If you prefer fake news, fake data, and a fake narrative about an improving economy and stock market headed to 30,000, don’t read this fact based, reality check article. The level of stupidity engulfing the country has reached epic proportions, as the mainstream fake news networks flog bullshit Russian conspiracy stories, knowing at least 50% of the non-thinking iGadget distracted public believes anything they hear on the boob tube.

This stupendous degree of utter stupidity goes to a new level of idiocy when it comes to the stock market. The rigged fleecing machine known as Wall Street has gone into hyper-drive since futures dropped by 700 points on the night of Trump’s election. An already extremely overvalued market, as measured by every historically accurate valuation metric, soared by 4,000 points from that futures low – over 20% – to an all-time high. Despite dozens of warning signs and the experience of two 40% to 50% crashes in the last fifteen years, lemming like investors are confident the future is so bright they gotta wear shades.

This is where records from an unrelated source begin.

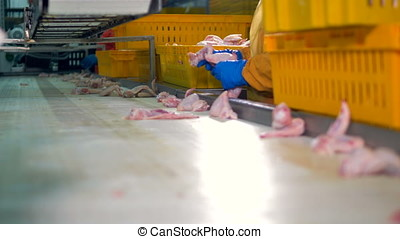 Workers gloved hands choose chicken wings for packaging at...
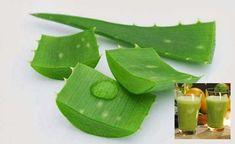Cómo Usar Aloe Vera para Bajar de Peso - Para Más Información Ingresa en: http://trucosparaadelgazarrapido.com/2014/08/14/como-usar-aloe-vera-para-bajar-de-peso/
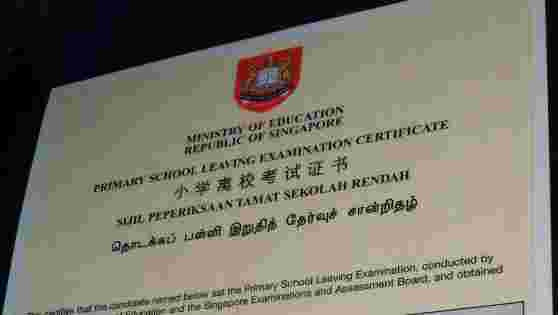 psle results 2014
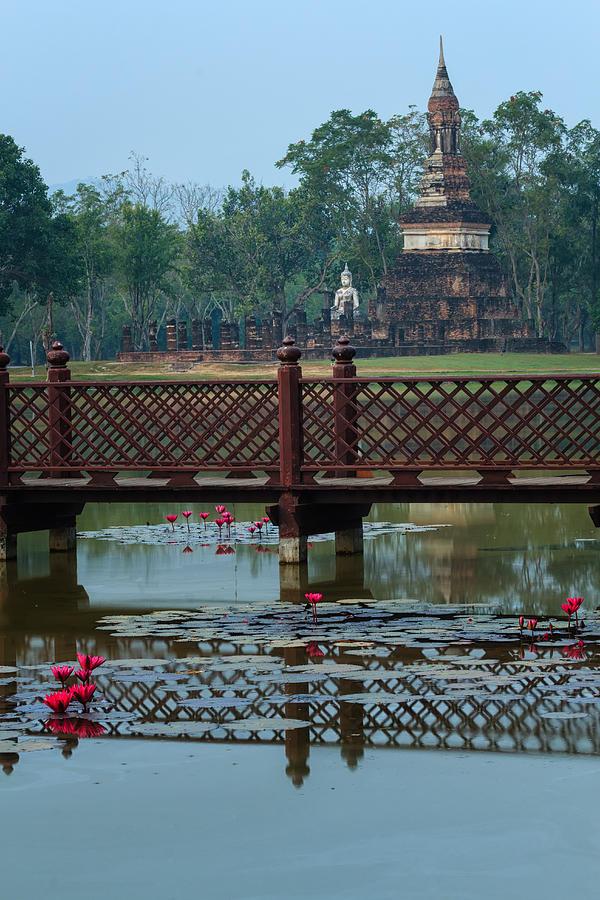 Thailand Photograph - Dawn In The Park by Thomas  von Aesch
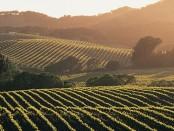 explore-wine-country-hero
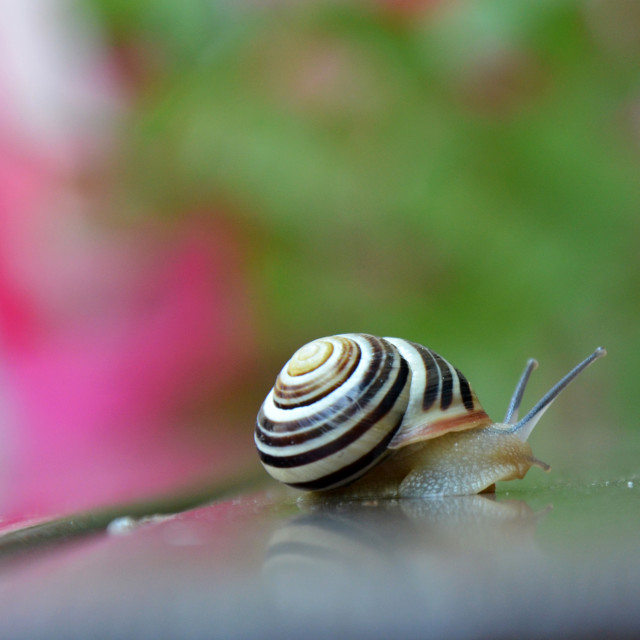 """Snail on the table"" stock image"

The current bull market is the 2nd longest in history at 8 years. In March of 2009, the S&P 500 bottomed at a fitting level for Wall Street of 666. In a shocking coincidence, it bottomed on the same day Bernanke & Geithner forced the FASB to rollover like mangy dogs and stop enforcing mark to market accounting. Amazingly, when Wall Street banks, along with Fannie and Freddie, could value their toxic assets at whatever they chose, profits surged. The market is now 240% higher.